The problem is, recent data has shown that of professional service providers who are contractually required to carry Errors and Omissions (E&O) insurance, only 55% do so. For starters, not fulfilling a contractual obligation is generally not a good idea. Secondly, risk in this field is inevitable and by possessing the appropriate insurance, you can significantly reduce the potential impact of an incident. Given that the average total cost of an E&O lawsuit comes to $180K, these claims may impact your firm in quite a substantial manner without coverage.
Insurance Policies for Accountants
While each business has different particular needs, there are a few policies that you’ll want to consider as you begin your search: E&O, Business Owners Policy, and Cyber Liability.
Errors & Omissions (E&O)
As mentioned, Errors and Omissions (E&O) insurance is generally considered a “core” coverage for professional service providers, and is often contractually required. If you make a mistake or a client believes your performance of services were non-optimal, E&O insurance helps to protect your business. As an accountant, your risk increases with the complexity of a given account and the number of stakeholders involved. For example, if you provide valuation services or financial auditing for businesses, the clients and potentially shareholders may hold you liable for erroneous results.

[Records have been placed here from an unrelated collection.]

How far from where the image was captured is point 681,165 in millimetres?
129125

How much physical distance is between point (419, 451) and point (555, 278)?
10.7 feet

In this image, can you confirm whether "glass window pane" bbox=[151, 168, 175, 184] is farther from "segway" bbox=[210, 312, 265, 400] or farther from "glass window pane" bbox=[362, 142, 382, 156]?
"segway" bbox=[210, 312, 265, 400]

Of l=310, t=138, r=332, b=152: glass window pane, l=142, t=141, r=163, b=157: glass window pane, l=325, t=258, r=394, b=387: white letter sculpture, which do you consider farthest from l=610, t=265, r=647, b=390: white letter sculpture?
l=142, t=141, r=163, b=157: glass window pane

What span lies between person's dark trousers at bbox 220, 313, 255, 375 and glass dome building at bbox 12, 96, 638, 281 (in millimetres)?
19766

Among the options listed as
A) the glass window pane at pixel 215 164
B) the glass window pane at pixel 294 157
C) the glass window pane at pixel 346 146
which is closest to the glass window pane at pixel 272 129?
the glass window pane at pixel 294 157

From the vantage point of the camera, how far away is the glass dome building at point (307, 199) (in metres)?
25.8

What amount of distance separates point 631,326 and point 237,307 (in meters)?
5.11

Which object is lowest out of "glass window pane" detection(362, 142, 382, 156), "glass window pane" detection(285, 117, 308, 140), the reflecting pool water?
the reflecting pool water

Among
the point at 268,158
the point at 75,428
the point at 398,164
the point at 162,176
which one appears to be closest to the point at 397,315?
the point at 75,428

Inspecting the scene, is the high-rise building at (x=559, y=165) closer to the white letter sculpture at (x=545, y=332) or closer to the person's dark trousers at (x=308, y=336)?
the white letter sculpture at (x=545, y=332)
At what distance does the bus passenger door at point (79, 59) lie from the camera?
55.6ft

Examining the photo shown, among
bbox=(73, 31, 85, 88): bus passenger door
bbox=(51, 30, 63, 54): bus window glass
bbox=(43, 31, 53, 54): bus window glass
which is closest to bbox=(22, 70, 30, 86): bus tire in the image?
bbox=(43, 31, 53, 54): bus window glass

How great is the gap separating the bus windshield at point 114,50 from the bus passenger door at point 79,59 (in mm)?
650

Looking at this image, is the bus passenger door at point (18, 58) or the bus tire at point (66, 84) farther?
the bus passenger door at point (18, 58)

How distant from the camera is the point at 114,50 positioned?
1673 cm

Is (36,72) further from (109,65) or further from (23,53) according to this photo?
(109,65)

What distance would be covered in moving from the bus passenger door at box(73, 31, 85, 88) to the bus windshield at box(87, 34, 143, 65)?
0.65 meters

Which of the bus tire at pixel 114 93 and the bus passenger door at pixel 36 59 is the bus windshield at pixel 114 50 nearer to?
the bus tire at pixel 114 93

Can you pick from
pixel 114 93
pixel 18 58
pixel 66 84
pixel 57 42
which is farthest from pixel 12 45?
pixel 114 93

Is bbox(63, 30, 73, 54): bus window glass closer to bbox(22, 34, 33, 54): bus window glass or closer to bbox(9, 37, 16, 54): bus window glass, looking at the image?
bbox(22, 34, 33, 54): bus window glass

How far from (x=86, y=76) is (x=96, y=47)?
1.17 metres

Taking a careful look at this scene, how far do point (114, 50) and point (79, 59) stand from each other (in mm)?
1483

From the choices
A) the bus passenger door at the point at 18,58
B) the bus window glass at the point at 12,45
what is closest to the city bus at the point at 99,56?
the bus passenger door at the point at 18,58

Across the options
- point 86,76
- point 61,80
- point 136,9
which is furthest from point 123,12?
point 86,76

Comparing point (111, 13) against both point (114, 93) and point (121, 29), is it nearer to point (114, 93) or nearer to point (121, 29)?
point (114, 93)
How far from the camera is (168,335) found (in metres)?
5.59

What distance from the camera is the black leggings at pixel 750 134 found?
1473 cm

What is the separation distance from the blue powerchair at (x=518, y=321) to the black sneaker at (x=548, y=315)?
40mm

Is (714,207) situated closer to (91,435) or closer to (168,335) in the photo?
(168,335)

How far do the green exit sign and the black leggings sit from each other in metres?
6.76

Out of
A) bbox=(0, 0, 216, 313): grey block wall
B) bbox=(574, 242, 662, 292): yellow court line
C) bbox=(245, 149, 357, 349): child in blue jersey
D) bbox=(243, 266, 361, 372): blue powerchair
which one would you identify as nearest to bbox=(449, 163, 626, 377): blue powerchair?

Business Owners Policy (BOP)
A Business Owners Policy (BOP) combines elements of General Liability, Commercial Property, and Business Interruption policies, and is particularly applicable if you operate out of physical offices or a storefront. First, this policy helps protect your business against third-party claims of property damage or bodily injury. If something were to happen to your client on your property and they tried to hold your business liable, a BOP would ultimately protect you and your company. In addition, a BOP provides coverage for the business’s property, and property coverage is often a lease requirement.

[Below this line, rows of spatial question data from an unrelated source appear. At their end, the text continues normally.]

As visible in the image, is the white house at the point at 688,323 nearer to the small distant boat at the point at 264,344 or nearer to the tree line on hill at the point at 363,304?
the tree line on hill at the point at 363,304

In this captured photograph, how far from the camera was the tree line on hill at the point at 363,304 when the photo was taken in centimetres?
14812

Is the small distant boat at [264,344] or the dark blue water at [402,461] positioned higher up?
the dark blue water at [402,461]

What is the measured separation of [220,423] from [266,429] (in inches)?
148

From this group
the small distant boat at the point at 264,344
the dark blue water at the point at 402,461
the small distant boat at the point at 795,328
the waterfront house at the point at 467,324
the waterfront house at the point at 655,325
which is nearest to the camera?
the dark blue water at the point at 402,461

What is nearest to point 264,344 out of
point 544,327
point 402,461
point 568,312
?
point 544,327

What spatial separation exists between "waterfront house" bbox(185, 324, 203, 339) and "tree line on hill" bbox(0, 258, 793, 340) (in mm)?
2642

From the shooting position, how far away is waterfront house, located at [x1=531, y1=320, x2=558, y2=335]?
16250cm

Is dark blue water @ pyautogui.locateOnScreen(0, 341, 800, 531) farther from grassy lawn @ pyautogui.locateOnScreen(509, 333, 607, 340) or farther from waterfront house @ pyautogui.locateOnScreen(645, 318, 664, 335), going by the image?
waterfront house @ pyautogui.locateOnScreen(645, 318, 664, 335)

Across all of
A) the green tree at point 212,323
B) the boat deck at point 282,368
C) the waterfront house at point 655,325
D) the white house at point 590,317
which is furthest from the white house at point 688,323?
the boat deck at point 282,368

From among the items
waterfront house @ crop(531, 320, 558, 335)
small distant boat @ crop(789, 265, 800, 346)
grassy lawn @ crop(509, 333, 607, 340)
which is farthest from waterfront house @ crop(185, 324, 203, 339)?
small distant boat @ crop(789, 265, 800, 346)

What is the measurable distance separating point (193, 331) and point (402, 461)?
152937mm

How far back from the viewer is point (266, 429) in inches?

Cyber Liability insurance can be quite important for professional service providers that digitally collect or store valuable personally identifiable information on clients. In the event of a cyber attack or data breach, a business may have to pay significant legal fees in addition to the costs of compliance with notification requirements. Cyber Liability insurance is becoming increasingly valuable to businesses that handle financial and personal information as many manage these records digitally.
Overall, risk is an inevitable part of business, however there are available solutions to help mitigate risk and keep your operation running smoothly.